Tonight Matthew, I am Dremel repair man

I posted a few days ago that my Dremel 4000 had died and that I suspected the thermal fuse to be the cause. Here’s how I fixed it.

The first steps to getting inside the case are to remove the folding clip, the collet and the collar on the end of the body behind the collet. It may be possible to remove the collar without removing the collet, but when it’s so easy to get the collet off, why make things difficult?

The five Torx screws holding the case together can then be removed and that side of the case gently prised off. There are a few small parts that may go “ping” at this point. In particular the two brush holder covers (small black plastic caps about halfway down the body of the tool) and the brushes they retain, and the locking button for the shaft near the nose of the tool. So a wise person probably does this bit where such parts won’t disappear down the back of a cupboard and never be seen again 🙂

Hopefully that leaves you with a view somewhat similar to this:

At this point it’s probably easiest to remove the lower brush cover and the brush itself (the ones on the opposite side to the speed control and power switch).

This allows comfortable access to the brush holder and the attached fuse (the silver coloured part with the yellow end in this photo).

A multimeter placed across the brush holder and the wire coming out of the yellow end of the fuse in continuity-testing mode should indicate whether the fuse has failed or not. If it conducts then the problem lies elsewhere. In my case it didn’t. The fuse and brush holder are supplied as a single part when ordering spares which makes replacement quite straightforward. The fuse connects to the motor with a small spade connector that can be pulled out carefully and then the two parts just lift away.

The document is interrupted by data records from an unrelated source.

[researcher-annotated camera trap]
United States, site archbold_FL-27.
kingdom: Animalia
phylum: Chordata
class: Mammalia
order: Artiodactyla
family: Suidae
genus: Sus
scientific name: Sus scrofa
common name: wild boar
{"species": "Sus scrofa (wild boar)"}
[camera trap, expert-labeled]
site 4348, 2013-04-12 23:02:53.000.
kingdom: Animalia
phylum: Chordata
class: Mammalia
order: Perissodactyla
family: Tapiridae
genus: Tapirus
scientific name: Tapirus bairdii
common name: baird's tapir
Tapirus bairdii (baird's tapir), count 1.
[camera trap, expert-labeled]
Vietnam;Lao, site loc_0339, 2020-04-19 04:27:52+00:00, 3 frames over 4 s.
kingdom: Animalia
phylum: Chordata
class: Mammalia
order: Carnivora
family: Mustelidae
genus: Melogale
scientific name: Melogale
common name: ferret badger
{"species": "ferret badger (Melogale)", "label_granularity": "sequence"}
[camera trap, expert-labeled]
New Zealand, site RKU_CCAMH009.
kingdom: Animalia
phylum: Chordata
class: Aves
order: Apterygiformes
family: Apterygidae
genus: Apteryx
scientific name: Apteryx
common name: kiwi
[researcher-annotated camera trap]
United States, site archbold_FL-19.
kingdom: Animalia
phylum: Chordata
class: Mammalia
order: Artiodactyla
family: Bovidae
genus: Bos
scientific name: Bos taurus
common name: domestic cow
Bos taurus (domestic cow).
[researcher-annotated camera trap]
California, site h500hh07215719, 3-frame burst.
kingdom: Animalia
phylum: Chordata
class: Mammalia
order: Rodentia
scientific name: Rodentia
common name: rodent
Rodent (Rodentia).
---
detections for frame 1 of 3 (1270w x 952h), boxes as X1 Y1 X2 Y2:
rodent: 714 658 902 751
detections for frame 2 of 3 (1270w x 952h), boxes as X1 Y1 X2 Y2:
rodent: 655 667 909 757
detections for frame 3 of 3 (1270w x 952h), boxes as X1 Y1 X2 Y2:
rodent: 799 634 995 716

The spares sites I found for ordering replacements had exploded diagrams of the tool with all the parts numbered. It wasn’t entirely obvious from the description alone that one brush holder just has a fly lead with a spade connector on the end whilst the other has the thermal fuse. They were both just described as “brush holder”. It’s therefore important to use the diagram to make sure you get the right part. Another clue is that the one with the thermal fuse is the more expensive of the two. I’d hazard a guess that the other brush holder might actually work were it to be fitted instead, but you’d end up with a Dremel with no protection from overheating. If you’re the kind of person who treats their tools with care and good sense then that might not be a problem. If you’re the kind of cack-handed ape whose screwdrivers often double as removal tools for oil filters then you’re probably better off keeping the thermal fuse 😀

Reassembly with the new part is, as they say in all the good servicing manuals, just the reverse of disassembly 🙂 Take care not to trap wires between the brush holder and body of the tool though. They should fit into the gaps in the moulding. And be sure to get the orientation of the brush correct when it is put back in, so it makes proper contact with the commutator. The end of the brush is curved where it fits against the surface of the commutator.